E lá iam eles seguindo mundo...
Do estreito Tucunduba até se chegar ao Atlântico, sob a linha do equador, correram os 30 anos de hoje, à sombra do ontem. Daquelas margens plácidas, onde tudo começou, sob a sombra de uma choupana, muitos caminhos foram seguidos, mas a cama para o descanso sempre guardou um travesseiro macio, feito de penas de aves de rapinas, produzidas, de forma sustentável, no laboratório de cada neurônio incrustado nos fundamentos éticos e na determinação de Hipócrates, à sombra dos plátonos - sem desmerecer as noites sem sonos, ao lado da próxima hemorragia e morte.

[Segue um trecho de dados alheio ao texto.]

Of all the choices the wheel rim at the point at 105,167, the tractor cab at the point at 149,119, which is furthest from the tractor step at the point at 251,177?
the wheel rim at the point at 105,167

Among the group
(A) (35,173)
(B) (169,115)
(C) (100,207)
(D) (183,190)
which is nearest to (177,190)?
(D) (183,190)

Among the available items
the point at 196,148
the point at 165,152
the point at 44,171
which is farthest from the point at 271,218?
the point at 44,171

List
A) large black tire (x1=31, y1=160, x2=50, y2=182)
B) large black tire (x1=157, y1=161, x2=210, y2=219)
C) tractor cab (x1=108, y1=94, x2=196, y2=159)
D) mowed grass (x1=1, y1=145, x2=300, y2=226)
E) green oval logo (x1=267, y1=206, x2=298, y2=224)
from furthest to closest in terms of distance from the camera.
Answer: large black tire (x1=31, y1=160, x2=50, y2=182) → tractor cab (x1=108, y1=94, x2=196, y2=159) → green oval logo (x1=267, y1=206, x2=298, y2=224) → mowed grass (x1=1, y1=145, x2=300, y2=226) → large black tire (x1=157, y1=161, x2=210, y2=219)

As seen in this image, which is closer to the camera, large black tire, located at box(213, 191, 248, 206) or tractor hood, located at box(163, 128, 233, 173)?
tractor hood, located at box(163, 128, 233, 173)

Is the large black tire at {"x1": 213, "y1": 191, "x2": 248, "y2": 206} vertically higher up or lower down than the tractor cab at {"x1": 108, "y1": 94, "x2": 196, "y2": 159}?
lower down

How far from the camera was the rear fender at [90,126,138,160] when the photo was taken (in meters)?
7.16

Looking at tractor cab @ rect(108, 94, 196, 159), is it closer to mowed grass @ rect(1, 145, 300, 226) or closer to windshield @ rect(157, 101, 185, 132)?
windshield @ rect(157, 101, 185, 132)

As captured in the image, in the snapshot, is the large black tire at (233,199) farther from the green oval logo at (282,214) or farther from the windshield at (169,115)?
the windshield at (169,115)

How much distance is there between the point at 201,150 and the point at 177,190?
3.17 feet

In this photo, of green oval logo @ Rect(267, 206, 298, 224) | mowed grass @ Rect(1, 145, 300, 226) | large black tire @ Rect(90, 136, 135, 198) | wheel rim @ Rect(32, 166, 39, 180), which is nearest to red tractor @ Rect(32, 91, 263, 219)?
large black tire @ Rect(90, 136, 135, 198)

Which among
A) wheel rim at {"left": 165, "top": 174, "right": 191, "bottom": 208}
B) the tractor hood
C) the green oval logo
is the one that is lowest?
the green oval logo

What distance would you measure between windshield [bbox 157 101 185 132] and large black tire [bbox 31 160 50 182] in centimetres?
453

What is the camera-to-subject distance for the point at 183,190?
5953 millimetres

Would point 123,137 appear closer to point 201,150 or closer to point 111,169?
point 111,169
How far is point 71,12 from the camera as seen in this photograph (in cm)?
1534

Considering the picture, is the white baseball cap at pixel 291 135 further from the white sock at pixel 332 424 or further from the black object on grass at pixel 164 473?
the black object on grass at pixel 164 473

Nesses dias de rememoração e de revigoro, entre passeios e a flambagem do alimento nosso de cada dia, a poção ecumênica foi guardada, em forma de agradecimento, pelos cordeiros de Deus, tragado pelo desejo inesgotável existente atrás dos olhos de cada um.
O encontro al mare trouxe a maré, a brisa da noite e a certeza que a vida deve ser festejada como se fosse marujo à espera do próximo porto, na pérgula da piscina, em torno do fogo ou sob meia dose de caipirinha para se dançar até exaurir a última mitocôndria, feito meninos que perderam o juízo da maioridade antes de ganhar o juízo final.